Reading text:
Summary written by Sidonie Wittman
As climate change accelerates, calls to phase out fossil fuels have grown while pushback to do so has also strengthened.
On October 28, 2025, the Climate Solutions Research Collective hosted a Climate Conversation with presenters Professors Philippe LeBillon (Geography, IRES, SPPGA) and Kathryn Harrison (Political Science) explored the challenges and opportunities for cutting fossil fuels both in Canada and globally. Importantly they noted that many policies continue to put the focus on consumption rather than production and discussed the supply-side climate policies in Canada, designed to limit fossil fuel extraction rather than just its use.
Philippe LeBillon began by sharing examples of three main pathways to supply side action: localized resistance groups, coalitions or clubs, and international treaties.
- Localized resistance refers to actions that emerge against particular projects such as pipelines or plants. This type of action can be effective in the local context but is often difficult to scale up.

To be done:
**1.** From the climate talk summary, list the three main pathways to supply-side action.
**2.** Carry on the climate talk summary from the end of its last sentence.
The data placed after the climate talk summary has nothing to do with any task here.

Information shown:

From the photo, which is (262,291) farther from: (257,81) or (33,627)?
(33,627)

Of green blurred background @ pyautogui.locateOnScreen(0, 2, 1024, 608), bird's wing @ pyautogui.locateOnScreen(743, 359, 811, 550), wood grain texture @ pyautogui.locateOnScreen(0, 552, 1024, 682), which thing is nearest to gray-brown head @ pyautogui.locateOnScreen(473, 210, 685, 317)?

Exercise results:
**1.**
- Localized resistance groups
- Coalitions or clubs
- International treaties

**2.**
- Coalitions or clubs work to bring action up from a specific issue or project, to a larger scale. For example, the Beyond Oil and Gas Alliance seeks collective commitments from nations to phase out production; however so far the group has attracted mostly non-producer countries.
- International treaties could offer real leverage, but also face steep political hurdles and difficulties in getting support from oil and gas producing countries. One such effort, the Fossil Fuel Non-Proliferation Treaty Initiative is a campaign to create a negotiating mandate for a Fossil Fuel Treaty, and has been formally supported by 17 countries, most of which are small island nations, along with many individuals, international organizations, and subnational governments including British Columbia.
Each approach carries unique potential, and unique political challenges.
Dr. Le Billon emphasized the continued combined effort towards a mixture of these pathways could result in the fossil fuel reduction we need.
Kathryn Harrison brought the issue home to Canada, the fourth largest exporter of oil globally and the world’s sixth largest exporter of gas. Most of what Canada extracts is burned abroad, and she noted “that distinction has some really important political implications.” Canada’s emissions accounting excludes those ‘downstream’ emissions, allowing it to claim climate leadership while ramping up production.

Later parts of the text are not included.